Stored data
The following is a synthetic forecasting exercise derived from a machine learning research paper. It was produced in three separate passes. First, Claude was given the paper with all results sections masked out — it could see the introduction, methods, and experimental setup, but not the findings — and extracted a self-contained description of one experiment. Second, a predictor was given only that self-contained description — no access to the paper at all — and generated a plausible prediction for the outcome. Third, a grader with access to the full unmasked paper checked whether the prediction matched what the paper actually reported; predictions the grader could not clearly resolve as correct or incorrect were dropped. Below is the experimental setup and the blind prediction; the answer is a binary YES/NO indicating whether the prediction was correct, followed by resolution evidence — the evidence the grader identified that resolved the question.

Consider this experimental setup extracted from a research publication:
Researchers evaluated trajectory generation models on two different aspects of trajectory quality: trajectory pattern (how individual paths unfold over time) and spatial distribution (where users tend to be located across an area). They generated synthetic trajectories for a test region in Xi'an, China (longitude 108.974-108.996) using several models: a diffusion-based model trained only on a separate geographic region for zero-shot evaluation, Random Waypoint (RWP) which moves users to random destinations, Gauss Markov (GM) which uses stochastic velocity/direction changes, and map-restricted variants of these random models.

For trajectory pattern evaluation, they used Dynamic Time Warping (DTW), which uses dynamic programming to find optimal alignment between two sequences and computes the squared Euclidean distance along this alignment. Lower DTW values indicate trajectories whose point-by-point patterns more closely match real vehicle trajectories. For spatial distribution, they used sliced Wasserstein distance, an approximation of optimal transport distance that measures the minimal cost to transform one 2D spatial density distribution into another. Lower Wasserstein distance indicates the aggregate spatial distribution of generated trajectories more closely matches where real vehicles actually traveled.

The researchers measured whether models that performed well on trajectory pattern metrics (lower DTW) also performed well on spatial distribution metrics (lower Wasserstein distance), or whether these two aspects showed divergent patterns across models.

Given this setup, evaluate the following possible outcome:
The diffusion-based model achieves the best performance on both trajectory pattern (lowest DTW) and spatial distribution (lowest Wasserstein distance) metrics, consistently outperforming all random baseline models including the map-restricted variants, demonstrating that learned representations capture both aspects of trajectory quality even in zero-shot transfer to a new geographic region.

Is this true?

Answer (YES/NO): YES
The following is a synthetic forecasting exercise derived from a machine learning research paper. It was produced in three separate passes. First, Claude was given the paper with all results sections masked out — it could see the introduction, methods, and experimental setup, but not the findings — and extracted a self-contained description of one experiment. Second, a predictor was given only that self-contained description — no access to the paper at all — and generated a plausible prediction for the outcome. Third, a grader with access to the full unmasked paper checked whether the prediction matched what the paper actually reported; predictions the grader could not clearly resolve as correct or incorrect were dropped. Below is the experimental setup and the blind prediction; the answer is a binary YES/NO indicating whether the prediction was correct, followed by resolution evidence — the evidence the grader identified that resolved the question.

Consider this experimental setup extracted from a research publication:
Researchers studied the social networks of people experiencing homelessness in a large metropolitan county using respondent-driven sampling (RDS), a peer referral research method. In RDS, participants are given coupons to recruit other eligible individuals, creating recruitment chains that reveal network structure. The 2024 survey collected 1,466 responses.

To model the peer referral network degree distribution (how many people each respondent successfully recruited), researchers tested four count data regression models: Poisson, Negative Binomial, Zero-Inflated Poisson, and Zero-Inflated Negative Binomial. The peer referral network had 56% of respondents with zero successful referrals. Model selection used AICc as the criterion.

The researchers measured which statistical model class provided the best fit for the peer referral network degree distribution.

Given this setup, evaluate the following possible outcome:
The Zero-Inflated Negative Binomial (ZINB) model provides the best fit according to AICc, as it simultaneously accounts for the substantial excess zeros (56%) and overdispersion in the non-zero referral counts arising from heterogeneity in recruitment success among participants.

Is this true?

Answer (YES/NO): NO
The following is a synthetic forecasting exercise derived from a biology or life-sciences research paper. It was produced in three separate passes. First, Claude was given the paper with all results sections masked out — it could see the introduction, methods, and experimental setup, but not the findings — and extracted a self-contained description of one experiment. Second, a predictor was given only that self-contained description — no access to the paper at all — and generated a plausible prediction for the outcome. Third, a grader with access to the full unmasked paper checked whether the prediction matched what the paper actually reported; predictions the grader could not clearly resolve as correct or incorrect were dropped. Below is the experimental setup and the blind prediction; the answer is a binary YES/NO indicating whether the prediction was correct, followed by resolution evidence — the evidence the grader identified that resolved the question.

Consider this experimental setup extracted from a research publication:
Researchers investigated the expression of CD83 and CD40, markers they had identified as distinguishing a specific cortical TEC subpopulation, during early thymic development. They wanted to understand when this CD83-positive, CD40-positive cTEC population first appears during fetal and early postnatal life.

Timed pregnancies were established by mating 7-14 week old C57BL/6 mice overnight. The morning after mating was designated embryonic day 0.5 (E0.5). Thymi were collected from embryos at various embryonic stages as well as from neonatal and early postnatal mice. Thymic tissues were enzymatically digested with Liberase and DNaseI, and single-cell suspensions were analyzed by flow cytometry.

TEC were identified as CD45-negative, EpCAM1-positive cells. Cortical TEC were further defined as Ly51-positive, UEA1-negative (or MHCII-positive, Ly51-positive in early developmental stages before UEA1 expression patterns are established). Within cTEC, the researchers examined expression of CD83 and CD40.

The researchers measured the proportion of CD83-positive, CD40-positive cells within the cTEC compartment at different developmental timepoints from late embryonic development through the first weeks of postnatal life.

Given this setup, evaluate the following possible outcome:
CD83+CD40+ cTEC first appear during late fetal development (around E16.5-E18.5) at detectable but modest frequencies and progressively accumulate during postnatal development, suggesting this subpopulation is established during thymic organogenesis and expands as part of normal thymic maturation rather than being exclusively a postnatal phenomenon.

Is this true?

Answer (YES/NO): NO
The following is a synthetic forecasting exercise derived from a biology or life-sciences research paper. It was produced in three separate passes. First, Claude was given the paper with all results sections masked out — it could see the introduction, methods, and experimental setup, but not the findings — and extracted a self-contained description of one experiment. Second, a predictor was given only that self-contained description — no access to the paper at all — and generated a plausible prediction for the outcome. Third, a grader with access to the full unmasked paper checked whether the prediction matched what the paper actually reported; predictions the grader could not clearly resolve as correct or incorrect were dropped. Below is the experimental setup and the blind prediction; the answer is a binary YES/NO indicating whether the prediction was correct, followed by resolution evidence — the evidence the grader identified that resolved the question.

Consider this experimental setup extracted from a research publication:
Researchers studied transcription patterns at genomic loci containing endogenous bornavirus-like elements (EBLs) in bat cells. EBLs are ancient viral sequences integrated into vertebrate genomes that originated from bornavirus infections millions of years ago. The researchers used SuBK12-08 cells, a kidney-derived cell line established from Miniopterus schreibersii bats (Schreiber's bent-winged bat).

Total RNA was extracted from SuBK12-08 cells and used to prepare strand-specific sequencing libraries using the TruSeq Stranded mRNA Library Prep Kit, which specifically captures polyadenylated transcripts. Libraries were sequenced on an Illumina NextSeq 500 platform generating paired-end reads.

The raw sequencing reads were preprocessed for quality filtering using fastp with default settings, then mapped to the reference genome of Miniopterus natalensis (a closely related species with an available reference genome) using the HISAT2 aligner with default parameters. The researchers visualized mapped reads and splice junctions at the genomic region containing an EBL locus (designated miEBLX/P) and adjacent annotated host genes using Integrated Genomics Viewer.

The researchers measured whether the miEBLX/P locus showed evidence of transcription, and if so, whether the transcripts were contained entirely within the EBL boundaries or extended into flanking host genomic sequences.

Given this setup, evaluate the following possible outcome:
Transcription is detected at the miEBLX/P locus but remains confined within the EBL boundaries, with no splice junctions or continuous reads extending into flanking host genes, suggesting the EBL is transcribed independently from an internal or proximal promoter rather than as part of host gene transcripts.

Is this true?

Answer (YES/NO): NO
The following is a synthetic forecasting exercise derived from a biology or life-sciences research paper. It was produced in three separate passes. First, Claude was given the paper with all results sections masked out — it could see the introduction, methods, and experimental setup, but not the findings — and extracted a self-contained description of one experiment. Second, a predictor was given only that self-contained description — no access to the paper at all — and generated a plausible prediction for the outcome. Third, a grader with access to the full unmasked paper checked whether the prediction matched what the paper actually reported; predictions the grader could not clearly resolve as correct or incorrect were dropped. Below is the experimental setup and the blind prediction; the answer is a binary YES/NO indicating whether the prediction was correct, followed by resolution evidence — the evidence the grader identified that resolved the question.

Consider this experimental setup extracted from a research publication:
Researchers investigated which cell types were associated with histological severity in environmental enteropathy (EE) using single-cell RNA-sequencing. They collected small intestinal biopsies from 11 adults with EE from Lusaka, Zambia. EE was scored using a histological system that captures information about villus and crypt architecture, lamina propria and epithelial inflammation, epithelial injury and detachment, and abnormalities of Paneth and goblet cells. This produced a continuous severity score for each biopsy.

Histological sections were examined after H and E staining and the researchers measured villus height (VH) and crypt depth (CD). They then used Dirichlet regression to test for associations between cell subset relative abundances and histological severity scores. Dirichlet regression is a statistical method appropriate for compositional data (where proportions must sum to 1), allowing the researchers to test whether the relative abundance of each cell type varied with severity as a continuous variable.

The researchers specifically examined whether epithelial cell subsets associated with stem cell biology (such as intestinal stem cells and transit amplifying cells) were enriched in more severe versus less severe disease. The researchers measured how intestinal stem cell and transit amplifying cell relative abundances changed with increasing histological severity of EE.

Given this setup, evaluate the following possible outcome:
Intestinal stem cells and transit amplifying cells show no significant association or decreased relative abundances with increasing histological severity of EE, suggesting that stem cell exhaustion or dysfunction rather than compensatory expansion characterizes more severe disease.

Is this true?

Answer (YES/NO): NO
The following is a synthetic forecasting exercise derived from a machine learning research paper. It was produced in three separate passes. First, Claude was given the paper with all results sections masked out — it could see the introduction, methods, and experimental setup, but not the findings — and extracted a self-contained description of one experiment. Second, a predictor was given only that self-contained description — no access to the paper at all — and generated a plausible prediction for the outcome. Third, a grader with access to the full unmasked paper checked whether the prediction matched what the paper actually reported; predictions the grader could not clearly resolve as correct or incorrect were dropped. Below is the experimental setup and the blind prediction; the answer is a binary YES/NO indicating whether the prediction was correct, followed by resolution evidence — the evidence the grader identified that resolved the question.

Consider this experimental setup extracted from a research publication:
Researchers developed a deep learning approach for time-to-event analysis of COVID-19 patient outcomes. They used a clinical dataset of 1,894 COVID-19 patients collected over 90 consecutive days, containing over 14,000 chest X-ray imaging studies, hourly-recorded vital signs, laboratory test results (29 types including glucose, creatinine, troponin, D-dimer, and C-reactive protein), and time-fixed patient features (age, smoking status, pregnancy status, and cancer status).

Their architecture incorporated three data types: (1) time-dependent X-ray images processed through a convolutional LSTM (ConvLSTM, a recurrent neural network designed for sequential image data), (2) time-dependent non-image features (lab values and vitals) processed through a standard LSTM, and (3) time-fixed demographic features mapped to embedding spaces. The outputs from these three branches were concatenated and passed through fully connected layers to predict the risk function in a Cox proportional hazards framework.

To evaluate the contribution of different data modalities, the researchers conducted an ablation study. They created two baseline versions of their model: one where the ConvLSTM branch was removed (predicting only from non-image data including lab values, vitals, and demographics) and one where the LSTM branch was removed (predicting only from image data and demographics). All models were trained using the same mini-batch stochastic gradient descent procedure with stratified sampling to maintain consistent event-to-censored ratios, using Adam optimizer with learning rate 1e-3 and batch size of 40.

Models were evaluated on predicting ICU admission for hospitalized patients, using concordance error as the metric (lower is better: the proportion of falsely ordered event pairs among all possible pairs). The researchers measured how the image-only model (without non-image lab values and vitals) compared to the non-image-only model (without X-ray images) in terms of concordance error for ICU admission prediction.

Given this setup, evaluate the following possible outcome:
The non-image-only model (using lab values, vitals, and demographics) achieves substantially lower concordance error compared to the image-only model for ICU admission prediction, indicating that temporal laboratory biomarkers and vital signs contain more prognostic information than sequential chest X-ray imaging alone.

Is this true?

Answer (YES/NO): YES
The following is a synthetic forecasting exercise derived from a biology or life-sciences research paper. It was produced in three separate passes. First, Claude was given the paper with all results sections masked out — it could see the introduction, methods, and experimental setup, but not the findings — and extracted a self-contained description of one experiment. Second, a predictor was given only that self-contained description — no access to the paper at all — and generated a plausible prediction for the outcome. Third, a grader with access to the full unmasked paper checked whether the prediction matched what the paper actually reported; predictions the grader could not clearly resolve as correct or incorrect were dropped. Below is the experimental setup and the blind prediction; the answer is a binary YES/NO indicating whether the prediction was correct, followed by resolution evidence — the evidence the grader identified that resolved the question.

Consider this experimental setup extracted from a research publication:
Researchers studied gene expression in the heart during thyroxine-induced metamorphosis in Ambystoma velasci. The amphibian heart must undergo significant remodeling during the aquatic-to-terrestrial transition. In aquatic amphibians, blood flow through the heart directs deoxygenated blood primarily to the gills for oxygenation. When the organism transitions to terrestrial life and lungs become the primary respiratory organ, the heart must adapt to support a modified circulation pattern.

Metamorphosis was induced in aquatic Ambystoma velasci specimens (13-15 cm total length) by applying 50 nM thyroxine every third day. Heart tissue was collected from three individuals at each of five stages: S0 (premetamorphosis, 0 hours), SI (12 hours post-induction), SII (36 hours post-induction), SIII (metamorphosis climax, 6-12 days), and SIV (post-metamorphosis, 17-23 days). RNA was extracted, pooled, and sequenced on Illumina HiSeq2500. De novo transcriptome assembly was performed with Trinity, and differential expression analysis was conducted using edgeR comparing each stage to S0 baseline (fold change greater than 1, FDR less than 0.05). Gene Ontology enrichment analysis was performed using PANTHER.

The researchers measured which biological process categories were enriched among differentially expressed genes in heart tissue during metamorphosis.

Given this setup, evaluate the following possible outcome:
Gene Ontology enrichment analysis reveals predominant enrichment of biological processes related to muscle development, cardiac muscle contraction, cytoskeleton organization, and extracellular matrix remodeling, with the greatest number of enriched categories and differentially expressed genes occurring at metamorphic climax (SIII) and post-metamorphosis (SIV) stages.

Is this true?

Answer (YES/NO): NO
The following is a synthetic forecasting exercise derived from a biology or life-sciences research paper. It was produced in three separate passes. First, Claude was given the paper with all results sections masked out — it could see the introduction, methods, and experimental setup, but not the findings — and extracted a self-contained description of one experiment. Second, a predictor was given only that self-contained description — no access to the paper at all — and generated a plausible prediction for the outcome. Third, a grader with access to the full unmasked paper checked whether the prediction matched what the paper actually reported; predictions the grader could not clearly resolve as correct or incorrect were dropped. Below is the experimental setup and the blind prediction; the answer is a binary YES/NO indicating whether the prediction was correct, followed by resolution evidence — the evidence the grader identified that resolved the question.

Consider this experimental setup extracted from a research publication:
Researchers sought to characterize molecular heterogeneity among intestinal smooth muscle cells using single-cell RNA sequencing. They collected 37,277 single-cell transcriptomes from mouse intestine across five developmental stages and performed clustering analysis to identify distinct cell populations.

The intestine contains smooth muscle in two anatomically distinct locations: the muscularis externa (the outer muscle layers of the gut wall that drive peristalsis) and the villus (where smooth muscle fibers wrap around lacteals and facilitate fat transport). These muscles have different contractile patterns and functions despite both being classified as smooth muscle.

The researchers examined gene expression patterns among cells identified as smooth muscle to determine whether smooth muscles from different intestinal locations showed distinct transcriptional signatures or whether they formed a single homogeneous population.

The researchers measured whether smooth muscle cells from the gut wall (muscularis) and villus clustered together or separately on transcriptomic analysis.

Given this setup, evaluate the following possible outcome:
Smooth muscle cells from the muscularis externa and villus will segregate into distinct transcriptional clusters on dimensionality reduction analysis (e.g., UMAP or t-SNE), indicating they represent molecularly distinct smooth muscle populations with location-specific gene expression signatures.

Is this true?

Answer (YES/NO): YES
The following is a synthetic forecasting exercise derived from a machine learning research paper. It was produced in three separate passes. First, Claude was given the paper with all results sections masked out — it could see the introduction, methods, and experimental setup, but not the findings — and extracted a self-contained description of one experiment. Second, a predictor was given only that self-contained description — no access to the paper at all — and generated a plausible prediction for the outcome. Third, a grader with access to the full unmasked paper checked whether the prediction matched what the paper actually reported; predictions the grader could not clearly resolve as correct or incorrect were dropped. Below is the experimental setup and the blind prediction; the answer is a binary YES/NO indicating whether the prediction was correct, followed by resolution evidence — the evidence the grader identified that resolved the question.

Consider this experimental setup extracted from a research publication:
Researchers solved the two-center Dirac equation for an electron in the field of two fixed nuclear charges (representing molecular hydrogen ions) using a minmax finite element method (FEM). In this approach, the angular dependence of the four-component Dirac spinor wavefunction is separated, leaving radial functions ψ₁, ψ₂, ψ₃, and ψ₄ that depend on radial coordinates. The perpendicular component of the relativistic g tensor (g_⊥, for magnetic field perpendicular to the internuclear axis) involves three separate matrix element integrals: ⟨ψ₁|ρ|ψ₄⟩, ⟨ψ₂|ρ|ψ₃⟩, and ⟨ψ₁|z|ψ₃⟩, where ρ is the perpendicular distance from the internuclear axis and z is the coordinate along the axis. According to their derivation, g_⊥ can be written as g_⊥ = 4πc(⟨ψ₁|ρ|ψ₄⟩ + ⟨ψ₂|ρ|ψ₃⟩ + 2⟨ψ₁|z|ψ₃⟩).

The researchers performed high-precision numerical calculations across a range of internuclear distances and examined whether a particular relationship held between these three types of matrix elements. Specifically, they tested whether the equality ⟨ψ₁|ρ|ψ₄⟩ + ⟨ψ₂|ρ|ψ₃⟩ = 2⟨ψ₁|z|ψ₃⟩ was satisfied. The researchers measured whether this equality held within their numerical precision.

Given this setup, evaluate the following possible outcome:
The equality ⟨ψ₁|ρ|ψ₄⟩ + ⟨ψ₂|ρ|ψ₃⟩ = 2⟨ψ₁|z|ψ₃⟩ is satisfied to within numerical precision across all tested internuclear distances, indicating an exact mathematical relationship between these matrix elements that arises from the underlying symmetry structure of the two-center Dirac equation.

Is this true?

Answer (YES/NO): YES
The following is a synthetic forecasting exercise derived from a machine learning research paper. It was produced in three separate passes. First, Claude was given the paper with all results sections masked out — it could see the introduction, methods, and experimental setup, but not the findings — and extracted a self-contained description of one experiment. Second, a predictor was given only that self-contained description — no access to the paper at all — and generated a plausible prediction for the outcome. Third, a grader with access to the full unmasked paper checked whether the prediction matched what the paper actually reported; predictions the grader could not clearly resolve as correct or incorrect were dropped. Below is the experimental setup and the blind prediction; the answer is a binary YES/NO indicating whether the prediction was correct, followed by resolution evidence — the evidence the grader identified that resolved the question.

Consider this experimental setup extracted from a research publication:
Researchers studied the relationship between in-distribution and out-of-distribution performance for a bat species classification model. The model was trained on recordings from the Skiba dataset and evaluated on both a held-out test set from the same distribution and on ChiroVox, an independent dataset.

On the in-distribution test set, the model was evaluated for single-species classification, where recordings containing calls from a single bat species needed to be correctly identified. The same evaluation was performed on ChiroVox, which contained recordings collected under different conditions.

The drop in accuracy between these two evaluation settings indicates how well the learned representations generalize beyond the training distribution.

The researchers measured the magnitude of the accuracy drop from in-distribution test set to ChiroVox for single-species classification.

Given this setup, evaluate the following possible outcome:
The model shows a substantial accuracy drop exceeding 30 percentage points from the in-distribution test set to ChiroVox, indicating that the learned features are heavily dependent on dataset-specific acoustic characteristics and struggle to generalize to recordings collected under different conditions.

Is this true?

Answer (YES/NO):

**Your task**
Wherever a line in the entries above holds "including", copy that line.

**Exercise result**
The diffusion-based model achieves the best performance on both trajectory pattern (lowest DTW) and spatial distribution (lowest Wasserstein distance) metrics, consistently outperforming all random baseline models including the map-restricted variants, demonstrating that learned representations capture both aspects of trajectory quality even in zero-shot transfer to a new geographic region.
Researchers developed a deep learning approach for time-to-event analysis of COVID-19 patient outcomes. They used a clinical dataset of 1,894 COVID-19 patients collected over 90 consecutive days, containing over 14,000 chest X-ray imaging studies, hourly-recorded vital signs, laboratory test results (29 types including glucose, creatinine, troponin, D-dimer, and C-reactive protein), and time-fixed patient features (age, smoking status, pregnancy status, and cancer status).
To evaluate the contribution of different data modalities, the researchers conducted an ablation study. They created two baseline versions of their model: one where the ConvLSTM branch was removed (predicting only from non-image data including lab values, vitals, and demographics) and one where the LSTM branch was removed (predicting only from image data and demographics). All models were trained using the same mini-batch stochastic gradient descent procedure with stratified sampling to maintain consistent event-to-censored ratios, using Adam optimizer with learning rate 1e-3 and batch size of 40.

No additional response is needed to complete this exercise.